The same venue is playing host to this year’s IAAF World Championships, and Ukraine’s Bohdan Bondarenko came respectably close to emulating him on Thursday night.
Bondarenko sailed over a championship record of 2.41m, which added one centimetre to the mark set by Cuba’s Javier Sotomayor two decades ago in Stuttgart 1993, before having two decent attempts at a World record of 2.46m, one centimetre above the standard set by the Cuban a month prior to his triumph in Germany back in 1993.
It was a fantastic night for Ukraine with Bondarenko, following in the footsteps of heptathlete Hanna Melnychenko who won on Tuesday, being roared on by several thousand supporters from his country decked out in their national colours of blue and gold.
For each of his seven jumps, the rhythmic chants alternated between ‘U-krai-na’ and ‘mo-lo-dets’ which roughly translates as ‘go for it’.
Behind Bondarenko, Qatar’s London 2012 Olympic Games bronze medallist Mutaz Essa Barshim bounced back from his recent back worries and cleared 2.38m on his first attempt, just two centimetres shy of his Asian record set earlier this season.
Canada’s Derek Drouin, who accompanied Barshim on to the third step of the podium in London last summer, got his second bronze medal in consecutive major international championships when he also cleared 2.38m, adding two centimetres to his own recent national record, but clearing that height on his second attempt meant he finished third.
The battle for the medals effectively started at 2.32m with eight men attempting that height and Bondarenko passing after sailing clear at 2.29m.
Drouin and Russia’s 2012 Olympic champion Ukhov went over at the first time of asking while USA’s Erik Kynard, Barshim and The Bahamas’ 2007 World champion Donald Thomas managed it with their second attempts. Russia’s 2010 European champion Aleksandr Shustov joined them at the next height with a clearance on his third try.
The bar moved up to 2.35m and Droiun, jumping first of the seven men still in contention, immediately put the pressure on his rivals by slithering over, leaving the bar gently shaking but it stayed on the uprights.
Two attempts later, Bondarenko returned to the fray and soared over, followed in similar fashion by Barshim.
Ukhov, roared to the rafters of the Luzhniki Stadium, also went clear with his first attempt but tickled the bar as he went over.
The two men to go out were USA’s Olympic silver medallist Kynard, perhaps tired after a long season which saw him have his first outdoor competition in late March, and Shustov.
Thomas, jumping last of the six men still involved and having seen four men go clear, realised that he would not be in medal contention even if he were to clear 2.35m with the first attempt, and so decided to pass that height as he had two failures earlier in the competition.

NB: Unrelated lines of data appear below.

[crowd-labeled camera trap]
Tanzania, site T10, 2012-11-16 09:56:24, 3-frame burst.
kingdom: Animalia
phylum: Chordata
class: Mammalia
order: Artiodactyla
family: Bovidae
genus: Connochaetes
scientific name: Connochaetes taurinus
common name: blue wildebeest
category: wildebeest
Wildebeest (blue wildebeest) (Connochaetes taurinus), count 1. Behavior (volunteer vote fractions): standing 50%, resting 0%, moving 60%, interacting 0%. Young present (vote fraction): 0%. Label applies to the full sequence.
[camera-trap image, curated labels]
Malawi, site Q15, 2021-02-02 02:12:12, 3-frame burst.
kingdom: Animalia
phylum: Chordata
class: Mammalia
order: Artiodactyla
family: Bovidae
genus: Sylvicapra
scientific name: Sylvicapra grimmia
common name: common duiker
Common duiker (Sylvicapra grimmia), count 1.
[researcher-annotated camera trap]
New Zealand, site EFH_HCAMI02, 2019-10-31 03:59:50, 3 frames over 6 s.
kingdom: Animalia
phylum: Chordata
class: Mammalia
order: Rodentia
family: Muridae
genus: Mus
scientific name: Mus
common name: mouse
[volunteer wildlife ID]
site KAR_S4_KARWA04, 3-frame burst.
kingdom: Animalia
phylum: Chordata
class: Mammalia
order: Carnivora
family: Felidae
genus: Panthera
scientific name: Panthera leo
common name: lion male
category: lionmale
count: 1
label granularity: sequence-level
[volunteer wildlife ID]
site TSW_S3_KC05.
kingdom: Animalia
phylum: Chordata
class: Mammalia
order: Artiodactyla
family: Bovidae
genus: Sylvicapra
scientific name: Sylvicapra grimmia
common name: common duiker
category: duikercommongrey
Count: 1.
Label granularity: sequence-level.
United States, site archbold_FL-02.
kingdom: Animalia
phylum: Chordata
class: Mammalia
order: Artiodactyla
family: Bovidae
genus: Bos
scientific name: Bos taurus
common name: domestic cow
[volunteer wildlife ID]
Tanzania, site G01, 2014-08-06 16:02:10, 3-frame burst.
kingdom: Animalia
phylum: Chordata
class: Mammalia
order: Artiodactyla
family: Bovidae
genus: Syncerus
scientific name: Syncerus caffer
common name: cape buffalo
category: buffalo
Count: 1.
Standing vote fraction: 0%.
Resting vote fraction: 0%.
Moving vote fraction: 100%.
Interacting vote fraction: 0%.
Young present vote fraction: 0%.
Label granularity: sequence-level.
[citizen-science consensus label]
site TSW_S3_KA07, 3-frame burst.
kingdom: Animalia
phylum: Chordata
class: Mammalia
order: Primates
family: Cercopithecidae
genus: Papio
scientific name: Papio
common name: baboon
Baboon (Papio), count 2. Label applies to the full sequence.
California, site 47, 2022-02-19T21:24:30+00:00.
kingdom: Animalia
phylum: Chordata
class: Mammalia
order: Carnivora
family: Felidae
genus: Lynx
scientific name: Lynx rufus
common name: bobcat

Bondarenko then stunned everyone by audaciously passing 2.38m.
Barshim went well over 2.38m with his first jump while Drouin popped over on his second attempt, leaving the bar shimmering in the Moscow night sky.
With Ukhov, who had previously been flawless, and Thomas notching up three failures, the medals were decided.
After one failure by all three men, Bondarenko then produced what was the gold medal-winning leap at 2.41m by going clear with a massive jump which saw plenty of daylight between the body of the lanky Ukrainian and the bar.
Barshim then decided to have two remaining efforts at 2.44m in a bid for glory while Drouin departed from the event with two more failures at 2.41m.
Barshim then brought the bar down twice at 2.44m, with his second attempt being respectably close, to leave the stage clear for Bondarenko to make his third tilt at a World record this season.
It was not to be but his 2.41m equalled his national record set at the IAAF Diamond League meeting in Lausanne last month and he remains the best jumper in the world for 19 years; and since the halcyon era of Sotomayor in the early 1990s.